When I started this blog at the beginning of the year, it was to share a parent’s perspective on children’s books and on reading with my children. And I’ve tried to set out some of my thoughts about the blog and about why I write it in the pages here. As I’ve gone along, I’m aware of feeling that I need to review what is new. Will I be telling you about authors you haven’t heard of, books that have just been published? Sometimes.
But I don’t review books when I first find them, first buy them, first read them. Because if I did, I could only give you my perspective, and what I’m trying to share is mine and my children’s perspective, the experience of a book with them. So I wait. I wait until they’re engaged, until we’ve read it several times, until I can start to observe their response as the book becomes familiar and my children develop a relationship with it.
And sometimes they’re interested, and sometimes it’s months later that a book I thought they’d passed by suddenly engages their attention. Or, as has happened recently, they read a book over and over and then stop for months – before coming back to it again. Over the last few weeks, my daughter has reunited us with gorgeous books that we loved, and I reviewed, and then she put aside.
We’ve been reading Juana Martinez-Neal’s Zonia’s Rain Forest again, and this time the cleared trees and damaged land seem to resonate more for her.
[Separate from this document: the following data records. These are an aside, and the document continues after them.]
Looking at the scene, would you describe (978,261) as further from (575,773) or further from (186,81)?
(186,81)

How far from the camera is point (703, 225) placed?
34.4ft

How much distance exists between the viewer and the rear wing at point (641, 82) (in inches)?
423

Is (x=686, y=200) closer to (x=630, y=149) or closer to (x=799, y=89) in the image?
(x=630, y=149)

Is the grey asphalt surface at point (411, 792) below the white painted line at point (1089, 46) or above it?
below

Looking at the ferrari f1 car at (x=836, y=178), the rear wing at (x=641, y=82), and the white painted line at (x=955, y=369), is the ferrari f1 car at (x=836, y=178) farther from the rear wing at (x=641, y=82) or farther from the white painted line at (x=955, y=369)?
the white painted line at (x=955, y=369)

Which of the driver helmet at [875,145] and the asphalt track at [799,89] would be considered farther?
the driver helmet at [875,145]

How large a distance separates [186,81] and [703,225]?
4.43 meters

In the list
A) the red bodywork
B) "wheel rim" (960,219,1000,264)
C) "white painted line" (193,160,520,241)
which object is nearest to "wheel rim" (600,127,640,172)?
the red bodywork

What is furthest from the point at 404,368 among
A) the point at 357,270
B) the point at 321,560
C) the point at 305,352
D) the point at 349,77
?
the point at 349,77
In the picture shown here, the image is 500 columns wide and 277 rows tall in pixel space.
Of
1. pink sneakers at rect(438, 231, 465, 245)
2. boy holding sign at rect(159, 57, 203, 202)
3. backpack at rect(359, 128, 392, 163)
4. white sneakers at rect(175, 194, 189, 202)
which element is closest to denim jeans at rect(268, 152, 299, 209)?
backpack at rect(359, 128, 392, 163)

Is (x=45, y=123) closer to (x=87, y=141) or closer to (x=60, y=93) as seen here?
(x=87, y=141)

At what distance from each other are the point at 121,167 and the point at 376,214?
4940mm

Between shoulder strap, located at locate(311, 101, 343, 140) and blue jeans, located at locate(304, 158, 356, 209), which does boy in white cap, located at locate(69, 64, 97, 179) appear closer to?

She’s still interested in the animals and counting them, but now when we turn the page she says ‘The planet is hurt.’ She’s growing up, understanding more, connecting ideas she’s heard in other places – and so many of these gorgeous, rich books are there to grow with her, yielding more, teaching, inspiring, encouraging her each time she goes back to them.
To my delight, she asked for ‘the one with the hands’, and after a couple of false starts, I realised she meant Dancing Hands, one of my favourites from Margarita Engle and Rafael Lopez – and it is delicious and poetic and lyrical all over again. And – music to my ears – the call, ‘Will you read me the Secret of the Tattered Shoes?’ (by Jackie Morris, illustrated by Ehsan Abdollahi) in all its melancholy but uplifting beauty.
The lessons for me? Every book has its day, eventually. And keep them accessible, for serendipitous re-discovery.